Testo dato>
%%

I fabrizi

da "Mai con Mussolini" di Armando Duranti - ed. ANPI Osimo, Osimo 2004

I FABRIZI

 GIUSEPPE,  ARMANDO,  RENATO BENEDETTO 

 

In questa breve serie biografica iniziamo non già con Renato Benedetto Fabrizi, che pure fu l’ispiratore e capo della cellula comunista clandestina Ragno, ma con il padre di questi Giuseppe.

Ciò dovrebbe permettere d’inserirsi idealmente nell’ambiente cui crebbe Renato: un ambiente familiare dalla forte tensione politica fatta di militanza attiva e passionale.

 

  • Giuseppe Fabrizi

 

foto segnaletica del 1914 -

Casellario dei politici Questura di Ancona

 

 

Giuseppe Fabrizi nacque ad Osimo il 17 settembre 1874, sarto, domiciliato in Via Trento, 21 (già Piana del Borgo, 322), fu Antonio e Polinori Laura.   Egli è già noto all’autorità giudiziaria fin dal 1894 per minaccia a mano  armata, accusa questa da cui verrà prosciolto per non provata reità.(123)    Dal punto di vista politico Giuseppe  è già noto alla delegazione di Pubblica Sicurezza, con atto del 16 aprile 1896, quando questa lo segnala alla polizia di Fiume (Istria), dove Giuseppe si era recato per lavoro.   Stessa segnalazione parte dalla stazione dei RR. CC. il 18 dello stesso mese per la corrispettiva della città istriana.(124)    Indicato come anarchico nel marzo 1906, un anno dopo, il 28 novembre, venne tolto dal novero degli anarchici stessi, per essere inserito nel famoso Casellario Politico quale socialista.   Giuseppe  sposò  Elvira  Mosca  dalla  quale  ebbe tre figli: Armando classe 1901, Renato Benedetto classe 1910 e Nazzarena classe 1912. Il sarto del Borgo venne indicato tra i promotori della “Settimana Rossa” osimana del 1914, fatti per i quali venne successivamente processato. Grazie al provvedimento collettivo di clemenza del 29 dicembre 1914 adottato dal Regno d’Italia, il successivo 23 gennaio del 1915 fu amnistiato dall’accusa di sovversione all’ordine dello Stato etc, proprio in relazione ai fatti del 1914.

%%

Dati registrati>

%%

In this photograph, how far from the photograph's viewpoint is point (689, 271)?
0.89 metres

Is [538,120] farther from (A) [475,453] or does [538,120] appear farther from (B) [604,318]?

%%

Esercizi scritti>
A: Secondo la biografia dei Fabrizi, in quale luogo e in quale data nacque Giuseppe Fabrizi?
B: Elenca tutti i figli di Giuseppe Fabrizi ed Elvira Mosca nominati nella biografia dei Fabrizi, ciascuno con l'anno di nascita.
C: Scrivi il seguito della biografia dei Fabrizi a partire dall'ultima frase riportata.

Soluzioni dell'esercizio>
A: Ad Osimo, il 17 settembre 1874.

B: Armando (1901), Renato Benedetto (1910), Nazzarena (1912).

C:
 

(123) BCO - I sarti li iniziamo a trovare politicamente attivi  fin dal 1878, invischiati nella triste vicenda della società Fratelli Bandiera.  Inclusi nell’elenco dei giudicati, troviamo infatti due sarti: Graciotti Crescentino di anni 40 e Polinori Cesare di Giuseppe di anni 23. E’ tacito pensare che quest’ultimo sia stretto parente del Fabrizi per la connessione con il cognome della madre di Giuseppe oltre che per l’attività lavorativa probabilmente tramandata, nonché per luogo comune di residenza.

(124) AdS. AN,  Que, Pol. – Fasc. Fabrizi Giuseppe- Mod. A, 20/5/1915.

 

Il 3 aprile 1915 venne di nuovo segnalato per aver partecipato ai comizi contro la guerra, tenuti ad Osimo da Francesco Misiani il 16 gennaio, da Riccardo Sacconi il 28 febbraio e da Umberto Bianchi il 12 marzo successivo.

Fu delegato insieme a Giovanni Cecconi (detto Canario) al congresso regionale socialista di Falconara del 22 giugno 1919 in rappresentanza della sezione osimana. Si tenne sempre al corrente delle vicende politiche con la lettura del giornale socialista “l’Avanti! “ e frequentò assiduamente la locale sezione del partito cui era evidentemente stimato.

Nel 1917 fu richiamato alle armi.    Viste le sue referenze politiche venne tenuto lontano dalle linee come molti socialisti schedati nel timore di una diserzione e spedito a Castelmauro (CB) presso un campo di prigionia.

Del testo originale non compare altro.